> _Work task A_
Answer these questions from the passage on reopening churches:
(i) How much floor space does St Mary's Cathedral have?
(ii) Who is the chief executive of the NSW Jewish Board of Deputies?
(iii) At what web address did the Archdiocese's petition go online?
> _Work task B_
Reproduce part of the passage on reopening churches word for word, starting at "He has launched" and ending at "of floor space.".

> _Text segment_
========

He has launched a petition on the Catholic Archdiocese’s website aimed at the Berejiklian government asking that houses of worship be included in the new measures.
“We are not looking for special treatment, just equal treatment,” he said. “We’ve co-operated at every step with the public health people and have shown we have been very responsible.”
Archbishop Fisher pointed out that 12 people would be allowed under the new rules to catch a bus together to St Mary’s Cathedral, but it was “absurd” that only 10 of them would then be allowed in for mass — despite its 2600 sqm of floor space.
“We’ve given plans to the Premier on what we can do to minimise the risk in churches — marking where people can sit, stopping the passing of hymn books or collection plates, and asking the very elderly to stay at home in any case,” he said.
Archbishop Fisher’s concerns have been echoed by other faith groups.
NSW Jewish Board of Deputies chief executive Vic Alhadeff yesterday told The Daily Telegraph: “There is far less risk of infection in properly distanced religious services and classes than in a pub, where glasses and other items may be passed around.”
Australian National Imam’s Council spokesman Bilal Rauf suggested that the state government needed to think about its priorities, noting that houses of worship are critical to the health and wellbeing of many people.
“Our general view is that there appears to be a disparity in the approach to dealing with clubs and poker machines as opposed to houses of worship,” he said.
“It’s difficult to understand why places of worship would be carved out and excluded while other businesses, particularly pubs and clubs, are allowed more people.”
The Archdiocese’s petition, which went online overnight at openourchurches.com.au, reads in part: “Contrary to what has been said throughout this pandemic, we do not consider church attendance to be non-essential; indeed, nothing is more essential than the practise of our faith.
“This unequal treatment of religious worship leads us to ask whether the government is listening to the concerns of Catholics and other people of faith or indifferent to the effect the closure of our churches is having on people during these difficult times.”

========

> _Available data_
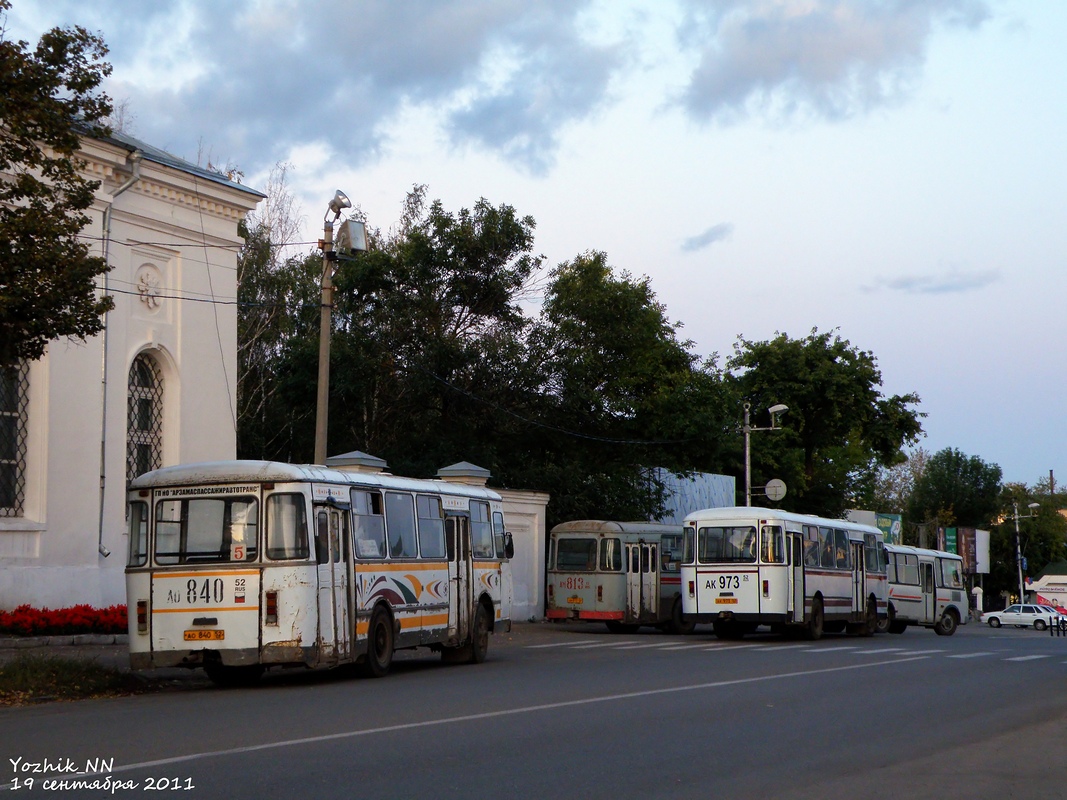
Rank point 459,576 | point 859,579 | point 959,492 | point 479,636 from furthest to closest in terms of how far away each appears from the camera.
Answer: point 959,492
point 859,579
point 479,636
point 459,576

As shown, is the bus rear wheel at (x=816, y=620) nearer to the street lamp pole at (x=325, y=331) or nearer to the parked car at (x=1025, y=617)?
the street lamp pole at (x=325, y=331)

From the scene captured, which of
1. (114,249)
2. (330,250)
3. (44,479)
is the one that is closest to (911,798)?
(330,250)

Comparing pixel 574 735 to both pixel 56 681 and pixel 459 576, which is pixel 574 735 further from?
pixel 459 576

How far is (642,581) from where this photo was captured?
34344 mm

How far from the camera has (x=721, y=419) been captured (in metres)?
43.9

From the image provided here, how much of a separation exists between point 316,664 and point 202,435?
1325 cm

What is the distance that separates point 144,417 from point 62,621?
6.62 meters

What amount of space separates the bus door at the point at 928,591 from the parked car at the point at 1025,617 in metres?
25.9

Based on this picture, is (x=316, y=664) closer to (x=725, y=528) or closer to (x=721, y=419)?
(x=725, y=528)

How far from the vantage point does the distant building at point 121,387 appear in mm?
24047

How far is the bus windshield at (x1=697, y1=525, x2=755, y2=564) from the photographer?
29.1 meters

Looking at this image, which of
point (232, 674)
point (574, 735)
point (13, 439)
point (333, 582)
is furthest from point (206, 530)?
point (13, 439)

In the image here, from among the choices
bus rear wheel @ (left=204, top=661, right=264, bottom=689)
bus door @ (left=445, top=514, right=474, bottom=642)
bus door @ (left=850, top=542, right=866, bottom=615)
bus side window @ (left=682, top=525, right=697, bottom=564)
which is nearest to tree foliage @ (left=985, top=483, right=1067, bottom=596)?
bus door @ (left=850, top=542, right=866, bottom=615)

========

> _Expected output A_
(i) 2600 sqm
(ii) Vic Alhadeff
(iii) openourchurches.com.au

> _Expected output B_
He has launched a petition on the Catholic Archdiocese’s website aimed at the Berejiklian government asking that houses of worship be included in the new measures.
“We are not looking for special treatment, just equal treatment,” he said. “We’ve co-operated at every step with the public health people and have shown we have been very responsible.”
Archbishop Fisher pointed out that 12 people would be allowed under the new rules to catch a bus together to St Mary’s Cathedral, but it was “absurd” that only 10 of them would then be allowed in for mass — despite its 2600 sqm of floor space.